Chipotle stock price technical analysis 

The weekly chart shows that the CMG share price has crashed in the past few months. This crash happened after it formed a double-top pattern at $66.55, its highest point in June and December last year. 

Its neckline was at $47.77, its lowest point on August 12. A double-top is one of the most bearish patterns in technical analysis. 

It has now formed a death cross pattern as the 50-week and 200-week Weighted Moving Averages (WMA) have formed a bearish crossover known as a death cross. This pattern normally leads to more downside over time. 

Chipotle stock price has formed a bearish flag pattern, which is made up of a vertical line and some consolidation. It normally resembles an inverted hoisted flag. 

The stock has moved to the weak, stop & reverse point of the Murrey Math Lines tool. Therefore, it will likely continue falling as sellers target the ultimate support line at $37.5. On the flip side, a move above the strong, pivot, reverse at $43.75 will invalidate the bearish outlook.

CMG stoc chart | Source: TradingView

Chipotle Mexican Grill earnings ahead 

The main catalyst for the CMG stock price is the upcoming earnings report, which will provide more information about its growth trajectory.

━━━━━━━━━━

SHORT PROBLEM -
Pick up the Chipotle stock analysis after its final sentence and keep writing it.

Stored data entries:

━━━━━━━━━━

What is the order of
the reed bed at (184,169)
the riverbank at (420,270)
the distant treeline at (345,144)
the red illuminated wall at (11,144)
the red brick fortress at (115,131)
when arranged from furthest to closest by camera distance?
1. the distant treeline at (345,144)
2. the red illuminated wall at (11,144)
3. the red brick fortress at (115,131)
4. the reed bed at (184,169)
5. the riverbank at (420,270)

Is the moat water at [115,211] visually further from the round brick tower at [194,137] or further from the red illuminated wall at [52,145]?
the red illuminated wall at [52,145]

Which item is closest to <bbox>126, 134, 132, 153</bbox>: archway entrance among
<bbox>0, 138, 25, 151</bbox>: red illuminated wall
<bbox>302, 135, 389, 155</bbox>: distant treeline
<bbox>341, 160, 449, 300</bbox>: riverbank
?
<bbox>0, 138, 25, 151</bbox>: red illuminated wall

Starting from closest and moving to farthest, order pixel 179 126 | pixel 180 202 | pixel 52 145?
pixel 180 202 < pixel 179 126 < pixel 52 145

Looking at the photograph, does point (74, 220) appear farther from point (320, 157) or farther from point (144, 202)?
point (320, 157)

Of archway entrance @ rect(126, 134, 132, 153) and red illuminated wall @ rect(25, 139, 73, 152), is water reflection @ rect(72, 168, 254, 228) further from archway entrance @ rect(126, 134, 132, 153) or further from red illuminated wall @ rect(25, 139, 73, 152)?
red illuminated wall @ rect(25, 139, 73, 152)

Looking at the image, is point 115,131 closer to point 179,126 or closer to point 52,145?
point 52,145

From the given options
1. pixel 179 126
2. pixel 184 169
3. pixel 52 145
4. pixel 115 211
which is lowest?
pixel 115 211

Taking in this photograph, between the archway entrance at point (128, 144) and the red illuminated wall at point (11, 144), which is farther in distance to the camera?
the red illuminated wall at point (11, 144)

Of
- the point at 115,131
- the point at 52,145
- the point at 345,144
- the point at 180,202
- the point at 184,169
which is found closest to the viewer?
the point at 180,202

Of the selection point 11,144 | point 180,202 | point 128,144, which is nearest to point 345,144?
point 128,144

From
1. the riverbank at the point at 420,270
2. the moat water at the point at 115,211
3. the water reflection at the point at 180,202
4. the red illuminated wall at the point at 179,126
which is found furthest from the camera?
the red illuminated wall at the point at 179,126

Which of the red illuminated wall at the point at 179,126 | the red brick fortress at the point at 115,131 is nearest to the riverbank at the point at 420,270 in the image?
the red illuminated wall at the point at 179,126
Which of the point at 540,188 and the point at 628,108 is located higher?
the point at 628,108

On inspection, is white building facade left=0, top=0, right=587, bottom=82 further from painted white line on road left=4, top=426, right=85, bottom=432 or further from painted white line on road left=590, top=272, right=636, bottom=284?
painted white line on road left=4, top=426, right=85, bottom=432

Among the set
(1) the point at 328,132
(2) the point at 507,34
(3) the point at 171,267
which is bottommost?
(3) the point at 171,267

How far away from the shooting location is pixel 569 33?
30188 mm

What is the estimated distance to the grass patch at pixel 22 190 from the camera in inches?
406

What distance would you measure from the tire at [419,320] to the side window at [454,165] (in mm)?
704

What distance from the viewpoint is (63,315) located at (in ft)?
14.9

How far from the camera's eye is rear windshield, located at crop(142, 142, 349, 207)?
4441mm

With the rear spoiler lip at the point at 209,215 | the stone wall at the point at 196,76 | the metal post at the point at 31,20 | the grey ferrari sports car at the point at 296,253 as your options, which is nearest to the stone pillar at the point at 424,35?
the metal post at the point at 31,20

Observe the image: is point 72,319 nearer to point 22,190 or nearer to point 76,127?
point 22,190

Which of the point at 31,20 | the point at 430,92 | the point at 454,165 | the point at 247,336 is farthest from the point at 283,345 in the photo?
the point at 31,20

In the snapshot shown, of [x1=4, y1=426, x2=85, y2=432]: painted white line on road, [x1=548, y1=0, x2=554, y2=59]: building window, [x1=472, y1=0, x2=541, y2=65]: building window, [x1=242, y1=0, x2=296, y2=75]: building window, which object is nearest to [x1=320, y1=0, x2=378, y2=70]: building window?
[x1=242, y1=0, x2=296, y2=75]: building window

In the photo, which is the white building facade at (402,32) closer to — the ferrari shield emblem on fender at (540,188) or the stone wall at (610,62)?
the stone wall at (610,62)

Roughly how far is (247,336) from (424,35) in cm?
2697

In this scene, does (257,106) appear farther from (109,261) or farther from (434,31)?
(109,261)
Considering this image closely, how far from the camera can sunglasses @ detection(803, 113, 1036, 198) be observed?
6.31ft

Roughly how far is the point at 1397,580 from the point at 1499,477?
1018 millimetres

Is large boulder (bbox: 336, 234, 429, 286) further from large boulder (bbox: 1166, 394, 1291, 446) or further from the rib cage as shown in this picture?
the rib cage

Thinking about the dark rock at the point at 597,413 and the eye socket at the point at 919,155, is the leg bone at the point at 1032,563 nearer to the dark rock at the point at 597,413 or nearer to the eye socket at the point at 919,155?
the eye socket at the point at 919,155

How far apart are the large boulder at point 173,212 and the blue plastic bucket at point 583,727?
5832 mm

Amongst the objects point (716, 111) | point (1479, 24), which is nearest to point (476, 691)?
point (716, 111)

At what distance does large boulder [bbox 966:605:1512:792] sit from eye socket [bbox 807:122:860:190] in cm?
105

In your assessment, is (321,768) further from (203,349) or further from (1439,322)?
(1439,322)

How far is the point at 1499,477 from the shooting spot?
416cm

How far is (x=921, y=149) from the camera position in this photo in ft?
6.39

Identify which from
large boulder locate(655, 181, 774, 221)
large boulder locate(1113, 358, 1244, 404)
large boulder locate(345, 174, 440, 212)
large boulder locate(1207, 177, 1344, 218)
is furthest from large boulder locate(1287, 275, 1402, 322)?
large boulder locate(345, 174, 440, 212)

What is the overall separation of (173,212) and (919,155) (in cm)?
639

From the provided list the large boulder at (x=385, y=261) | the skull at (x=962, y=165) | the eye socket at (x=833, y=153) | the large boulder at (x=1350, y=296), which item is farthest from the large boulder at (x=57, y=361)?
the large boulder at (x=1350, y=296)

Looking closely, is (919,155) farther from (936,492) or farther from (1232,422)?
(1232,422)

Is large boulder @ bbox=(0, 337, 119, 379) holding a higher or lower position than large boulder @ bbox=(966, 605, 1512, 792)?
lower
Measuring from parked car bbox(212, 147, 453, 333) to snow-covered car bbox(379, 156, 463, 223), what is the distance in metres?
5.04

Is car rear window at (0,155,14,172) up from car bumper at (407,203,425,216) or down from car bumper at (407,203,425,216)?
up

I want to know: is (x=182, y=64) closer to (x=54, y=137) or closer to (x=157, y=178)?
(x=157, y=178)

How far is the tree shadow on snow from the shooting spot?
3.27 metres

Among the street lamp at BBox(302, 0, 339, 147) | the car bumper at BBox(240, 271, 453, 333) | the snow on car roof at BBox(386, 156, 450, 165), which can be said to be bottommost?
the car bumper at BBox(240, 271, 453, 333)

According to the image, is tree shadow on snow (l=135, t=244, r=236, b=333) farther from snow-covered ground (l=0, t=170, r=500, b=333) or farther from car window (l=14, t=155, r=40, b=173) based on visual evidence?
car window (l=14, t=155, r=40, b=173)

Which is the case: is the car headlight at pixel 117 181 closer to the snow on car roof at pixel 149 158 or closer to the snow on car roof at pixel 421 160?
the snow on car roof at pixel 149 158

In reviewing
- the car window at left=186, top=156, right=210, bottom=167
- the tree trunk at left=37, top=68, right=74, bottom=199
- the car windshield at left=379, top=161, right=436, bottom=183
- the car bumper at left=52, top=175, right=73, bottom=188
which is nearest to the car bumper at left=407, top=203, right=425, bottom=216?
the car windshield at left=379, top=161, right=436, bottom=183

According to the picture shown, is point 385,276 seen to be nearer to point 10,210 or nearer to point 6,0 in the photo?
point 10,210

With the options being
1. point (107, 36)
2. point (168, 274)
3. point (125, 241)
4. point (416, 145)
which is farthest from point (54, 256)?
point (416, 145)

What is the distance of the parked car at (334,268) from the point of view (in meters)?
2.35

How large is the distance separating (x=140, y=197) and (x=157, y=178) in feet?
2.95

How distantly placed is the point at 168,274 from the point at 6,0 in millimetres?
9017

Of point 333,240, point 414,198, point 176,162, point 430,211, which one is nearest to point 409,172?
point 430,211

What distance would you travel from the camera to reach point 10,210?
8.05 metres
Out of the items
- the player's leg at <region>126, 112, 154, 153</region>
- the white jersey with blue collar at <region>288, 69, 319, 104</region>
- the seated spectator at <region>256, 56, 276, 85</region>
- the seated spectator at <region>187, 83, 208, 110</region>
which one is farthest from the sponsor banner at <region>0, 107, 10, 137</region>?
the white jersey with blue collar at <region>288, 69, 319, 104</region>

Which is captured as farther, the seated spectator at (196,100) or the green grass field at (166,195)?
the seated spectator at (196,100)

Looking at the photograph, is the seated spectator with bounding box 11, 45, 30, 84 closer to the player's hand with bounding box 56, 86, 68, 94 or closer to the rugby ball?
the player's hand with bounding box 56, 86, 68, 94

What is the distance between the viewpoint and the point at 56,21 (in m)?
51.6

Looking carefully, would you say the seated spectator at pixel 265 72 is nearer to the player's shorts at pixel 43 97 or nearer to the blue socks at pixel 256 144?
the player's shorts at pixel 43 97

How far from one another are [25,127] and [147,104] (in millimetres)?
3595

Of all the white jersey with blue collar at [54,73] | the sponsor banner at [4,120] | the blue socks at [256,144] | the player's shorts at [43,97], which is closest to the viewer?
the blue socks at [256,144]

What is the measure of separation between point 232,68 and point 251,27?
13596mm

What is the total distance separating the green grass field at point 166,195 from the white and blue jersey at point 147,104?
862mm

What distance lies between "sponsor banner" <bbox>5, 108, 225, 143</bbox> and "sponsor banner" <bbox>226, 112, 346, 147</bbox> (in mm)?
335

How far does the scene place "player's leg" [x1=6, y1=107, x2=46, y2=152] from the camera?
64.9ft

━━━━━━━━━━

REPLY -
The most recent results showed that the company is no longer growing as it did in the past. Its revenue grew by 3% in the second quarter to $3.1 billion. Most importantly, the closely-watched comparable restaurant sales fell by 4% during the quarter.

More data showed that its business deteriorated during the quarter. Its operating margin was 18.2%, down from the previous quarter’s 19.7%. Its restaurant-level operating margin also fell to 27.4%.

Chipotle’s business has struggled since its previous CEO, Brian Niccol, left the company to become Starbucks’ CEO last year. His departure coincided with Donald Trump’s re-election and the trade war that has made it expensive to operate. 

Wall Street analysts expect that the company’s revenue will come in at $3.02 billion, a 8.20% increase from what it made last year. They also expect the numbers to show that the earnings per share grew from 27 cents to 29 cents. 

On the positive side, analysts remain optimistic that the company will bounce back now that it has gone through a valuation reset. 

Data shows that its forward P/E ratio is 34, higher than the sector median of 19. This figure makes it a bargain compared to where it was historically, as its five-year average is 58. Its non-GAAP P/E ratio is 34, also lower than the five-year average of 56.

Therefore, while Chipotle has weak technicals, there is a likelihood that it will rebound if it publishes stronger-than-expected results.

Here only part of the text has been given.